◆ Lista de actividades:
1. Explica, por favor, en una a tres oraciones por qué la charla descrita en el texto proporcionado se centra en lo exclusivamente personal.
2. Según el texto proporcionado, ¿qué es París para Oswaldo?

◆ Texto proporcionado:
■ ■ ■ ■ ■
Oswaldo sabe que la tentación del arte moderno es la libertad y que cualquier indicio de regreso a cánones fijos, ya invalidados por la historia, es ni más ni menos que un suicidio. De ahí, repito, que los términos de nuestra charla apunten a lo exclusivamente personal, y en primera persona, él me habla:
“Para mí, París no es el nombre de una ciudad, sino el mundo. Ha sido, para mí, también América. En visión de presente y de futuro. Cualesquiera que sean mis preocupaciones y mi experiencia, ellas gravitan de manera inequívoca en torno a mi pintura. En París nos encontramos todos en el mismo nivel, como ante el juicio final.
■ ■ ■ ■ ■
◆ Datos proporcionados:
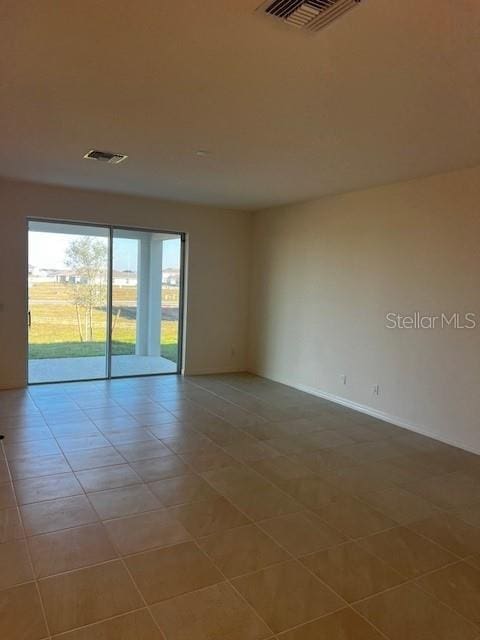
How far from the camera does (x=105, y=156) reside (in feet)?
14.1

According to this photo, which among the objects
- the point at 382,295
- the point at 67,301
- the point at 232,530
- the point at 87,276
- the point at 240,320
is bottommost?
the point at 232,530

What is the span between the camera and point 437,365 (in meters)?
4.59

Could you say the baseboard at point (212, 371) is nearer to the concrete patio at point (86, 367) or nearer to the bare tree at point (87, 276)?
the concrete patio at point (86, 367)

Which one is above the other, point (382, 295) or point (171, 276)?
point (171, 276)

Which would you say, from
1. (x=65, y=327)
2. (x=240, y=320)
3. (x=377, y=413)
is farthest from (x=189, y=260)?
(x=377, y=413)

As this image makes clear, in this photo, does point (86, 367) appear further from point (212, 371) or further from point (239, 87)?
point (239, 87)

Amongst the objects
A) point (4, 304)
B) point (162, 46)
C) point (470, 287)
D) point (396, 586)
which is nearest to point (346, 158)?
point (470, 287)

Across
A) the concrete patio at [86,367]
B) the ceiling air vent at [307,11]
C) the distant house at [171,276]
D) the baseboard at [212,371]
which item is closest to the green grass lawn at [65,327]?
the concrete patio at [86,367]

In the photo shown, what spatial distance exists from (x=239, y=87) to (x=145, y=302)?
4620 millimetres

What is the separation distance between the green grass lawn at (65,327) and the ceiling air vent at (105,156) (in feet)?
7.95

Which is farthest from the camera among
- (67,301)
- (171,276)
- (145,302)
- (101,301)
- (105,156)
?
(171,276)

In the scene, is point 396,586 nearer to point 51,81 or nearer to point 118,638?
point 118,638

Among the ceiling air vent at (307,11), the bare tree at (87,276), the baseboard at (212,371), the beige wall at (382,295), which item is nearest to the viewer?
the ceiling air vent at (307,11)

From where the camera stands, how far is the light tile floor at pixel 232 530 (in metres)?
2.06
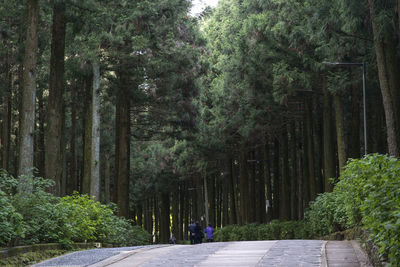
■ ■ ■ ■ ■
◆ Resultados por tarea:
1. La charla se centra en lo personal porque Oswaldo sabe que la tentación del arte moderno es la libertad. También sabe que cualquier indicio de regreso a cánones fijos, ya invalidados por la historia, es un suicidio.

2. No es el nombre de una ciudad, sino el mundo, y también ha sido América.